* **Compito**: Quali righe dell'elenco contengono la parola "fall"? Raccoglile e copiale per intero, distinguendo tra maiuscole e minuscole.

* **Voci del dataset**:
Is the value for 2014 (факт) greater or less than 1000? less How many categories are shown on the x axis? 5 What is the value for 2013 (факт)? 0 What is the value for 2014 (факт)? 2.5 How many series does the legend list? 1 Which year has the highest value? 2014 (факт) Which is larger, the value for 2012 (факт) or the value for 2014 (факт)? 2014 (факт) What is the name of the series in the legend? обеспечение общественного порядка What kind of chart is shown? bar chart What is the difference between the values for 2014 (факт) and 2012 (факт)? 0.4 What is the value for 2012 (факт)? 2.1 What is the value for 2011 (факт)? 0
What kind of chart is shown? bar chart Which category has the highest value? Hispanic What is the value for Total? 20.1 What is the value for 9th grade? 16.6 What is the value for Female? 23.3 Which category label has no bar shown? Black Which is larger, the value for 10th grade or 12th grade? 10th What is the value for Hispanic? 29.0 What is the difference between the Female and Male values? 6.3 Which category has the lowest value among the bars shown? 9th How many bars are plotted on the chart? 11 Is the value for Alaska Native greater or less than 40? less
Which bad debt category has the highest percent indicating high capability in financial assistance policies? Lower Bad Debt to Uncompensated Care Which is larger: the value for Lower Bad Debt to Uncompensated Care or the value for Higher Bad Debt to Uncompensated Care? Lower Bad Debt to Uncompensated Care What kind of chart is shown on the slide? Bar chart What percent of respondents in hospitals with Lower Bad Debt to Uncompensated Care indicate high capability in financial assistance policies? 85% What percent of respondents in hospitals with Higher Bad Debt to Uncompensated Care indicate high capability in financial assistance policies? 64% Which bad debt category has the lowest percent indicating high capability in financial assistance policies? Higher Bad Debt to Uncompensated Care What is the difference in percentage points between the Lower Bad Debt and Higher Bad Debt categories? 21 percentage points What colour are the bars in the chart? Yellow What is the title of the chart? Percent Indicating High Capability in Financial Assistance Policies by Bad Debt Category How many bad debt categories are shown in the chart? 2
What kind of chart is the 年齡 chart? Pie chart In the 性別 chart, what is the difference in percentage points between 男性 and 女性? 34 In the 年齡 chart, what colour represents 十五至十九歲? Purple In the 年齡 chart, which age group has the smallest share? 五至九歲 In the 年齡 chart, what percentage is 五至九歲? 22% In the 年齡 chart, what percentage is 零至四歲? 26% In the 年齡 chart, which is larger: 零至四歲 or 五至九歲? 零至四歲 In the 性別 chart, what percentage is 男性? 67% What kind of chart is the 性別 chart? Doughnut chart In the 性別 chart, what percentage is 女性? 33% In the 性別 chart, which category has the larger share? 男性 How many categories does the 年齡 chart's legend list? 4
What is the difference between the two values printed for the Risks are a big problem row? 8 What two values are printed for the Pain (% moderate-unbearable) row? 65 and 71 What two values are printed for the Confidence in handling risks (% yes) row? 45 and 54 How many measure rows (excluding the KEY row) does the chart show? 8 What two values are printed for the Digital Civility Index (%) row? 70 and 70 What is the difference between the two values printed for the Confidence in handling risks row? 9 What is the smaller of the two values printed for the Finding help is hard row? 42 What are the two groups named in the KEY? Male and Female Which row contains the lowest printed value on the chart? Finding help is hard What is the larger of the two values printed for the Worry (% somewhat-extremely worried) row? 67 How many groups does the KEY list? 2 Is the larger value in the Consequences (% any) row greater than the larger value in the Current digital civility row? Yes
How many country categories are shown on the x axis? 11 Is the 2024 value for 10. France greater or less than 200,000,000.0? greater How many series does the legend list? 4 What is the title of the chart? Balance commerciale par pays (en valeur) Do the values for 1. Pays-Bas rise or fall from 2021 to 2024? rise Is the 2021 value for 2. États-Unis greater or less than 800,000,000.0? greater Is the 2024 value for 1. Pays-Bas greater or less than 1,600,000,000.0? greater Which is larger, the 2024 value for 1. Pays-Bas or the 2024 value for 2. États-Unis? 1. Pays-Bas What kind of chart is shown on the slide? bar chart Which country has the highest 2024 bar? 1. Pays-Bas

* **Risposta**:
How many country categories are shown on the x axis? 11 Is the 2024 value for 10. France greater or less than 200,000,000.0? greater How many series does the legend list? 4 What is the title of the chart? Balance commerciale par pays (en valeur) Do the values for 1. Pays-Bas rise or fall from 2021 to 2024? rise Is the 2021 value for 2. États-Unis greater or less than 800,000,000.0? greater Is the 2024 value for 1. Pays-Bas greater or less than 1,600,000,000.0? greater Which is larger, the 2024 value for 1. Pays-Bas or the 2024 value for 2. États-Unis? 1. Pays-Bas What kind of chart is shown on the slide? bar chart Which country has the highest 2024 bar? 1. Pays-Bas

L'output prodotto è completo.